**About this task**
Pick up the passage on media drama and pandemic coverage after its final sentence, and carry its argument forward.
[Extract provided]
No offense to my friends in media, but it’s a fact: media feed on drama. Drama engages, captivates, titillates. Drama is sticky. Drama keeps you coming back for more.
But in the realm of public health action and practice, drama – as amplified by conventional and social media to peddle clicks, views, and all the clutter that encumbers those- distorts.
From the start, the diet of pandemic information fed us was massively unbalanced in the direction of drama. Whenever something unexpectedly bad happened- a young person died, for instance- it made national and international news. What didn’t we get? Context; we weren’t told what long-standing conditions made that poor person unusually vulnerable in the first place. We weren’t told how many people that same age tragically succumbed that very day to something mundane and other than COVID, from traffic accidents to drowning in a bathtub. Those unprepossessing tragedies happen every day.
[/Extract provided]
[Extracted data]
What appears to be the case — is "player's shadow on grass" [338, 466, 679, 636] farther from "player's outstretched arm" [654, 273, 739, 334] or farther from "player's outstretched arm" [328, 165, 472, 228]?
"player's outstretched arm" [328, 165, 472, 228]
[/Extracted data]
[Extracted data]
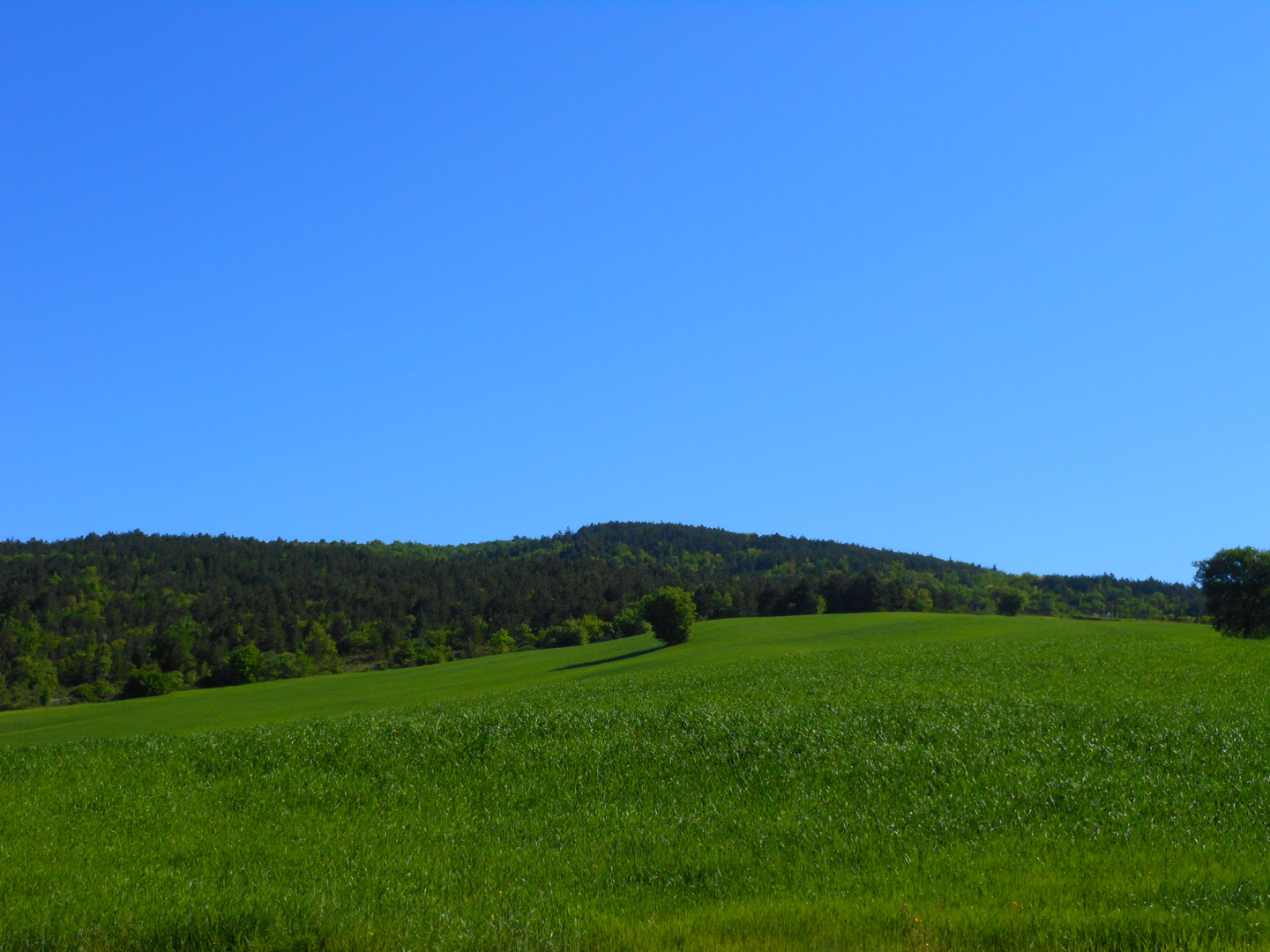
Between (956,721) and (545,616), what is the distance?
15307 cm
[/Extracted data]
**Final answer**
Context would not lessen the tragedy; but it would greatly augment understanding and perspective. If we are pounded relentlessly by news of the COVID toll, and only the COVID toll, you could be forgiven for concluding that COVID was the apocalypse, that no one died of anything else, and that no other threat to health mattered much.
Many did seem to conclude just that, or propound their passions as if they had. But now we see how wrong that was. A report just out highlights the “indirect” toll of the COVID distortion, and neglect of all that mattered to health before. Nearly 50,000 more Americans died last year of heart disease and diabetes than in an average year. They died because they were afraid to seek routine care during the pandemic; dramatized, context-free pandemic news literally scared some 50,000 of our family, friends, neighbors…to death.
Beware reporting on a population-wide event that is rich in drama, poor in data. Beware reporting that withholds context. Take a page from the Epidemiology 101 syllabus- any Epidemiology 101 syllabus- and always ask before reacting: what is the denominator?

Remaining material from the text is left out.